R: Expected Vocabulary Growth by Binomial Interpolation (zipfR)
vgc.interp
R Documentation
Expected Vocabulary Growth by Binomial Interpolation (zipfR)
Description
vgc.interp computes the expected vocabulary growth curve for
random sample taken from a data set described by the frequency
spectrum object obj.
Usage
vgc.interp(obj, N, m.max=0, allow.extrapolation=FALSE)
Arguments
obj
an object of class spc, representing the frequency
spectrum of the data set from which samples are taken
N
a vector of increasing non-negative integers specifying the
sample sizes for the expected vocabulary size is calculated (as well
as expected spectrum elements if requested)
m.max
an integer in the range 1 … 9, specifying the
number of spectrum elements to be included in the vocabulary growth
curve (default: none)
allow.extrapolation
if TRUE, the requested sample sizes
N may be larger than the sample size of the frequency spectrum
obj, so that binomial extrapolation is performed.

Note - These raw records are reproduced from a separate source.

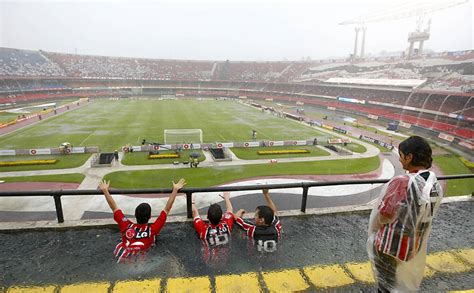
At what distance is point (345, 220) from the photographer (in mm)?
5484

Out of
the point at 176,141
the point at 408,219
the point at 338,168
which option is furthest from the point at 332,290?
the point at 176,141

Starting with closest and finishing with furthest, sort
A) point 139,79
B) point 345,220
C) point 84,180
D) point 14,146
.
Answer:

This obtion should be used with great caution (see
EV.spc for details).
Details
See the EV.spc manpage for more information, especially
concerning binomial extrapolation.
Note that the result of vgc.interp is an object of class
vgc (a vocabulary growth curve), but its input is an
object of class spc (a frequency spectrum).
Value
An object of class vgc, representing the expected vocabulary
growth curves for random samples taken from the data set described by
obj. Data points will be generated for the specified sample
sizes N.
See Also
vgc for more information about vocabulary growth curves
and links to relevant functions; spc for more
information about frequency spectra
The implementation of vgc.interp is based on the functions
EV.spc and EVm.spc. See the respective
manpages for technical details.
spc.interp computes the expected frequency spectrum for
a random sample by binomial interpolation.
Examples
## load the Tiger PP expansion spectrum
## (sample size: about 91k tokens)
data(TigerPP.spc)
## binomially interpolated curve
TigerPP.bin.vgc <- vgc.interp(TigerPP.spc,(1:100)*910)
summary(TigerPP.bin.vgc)
## let's also add growth of V_1 to V_5 and plot
TigerPP.bin.vgc <- vgc.interp(TigerPP.spc,(1:100)*910,m.max=5)
plot(TigerPP.bin.vgc,add.m=c(1:5))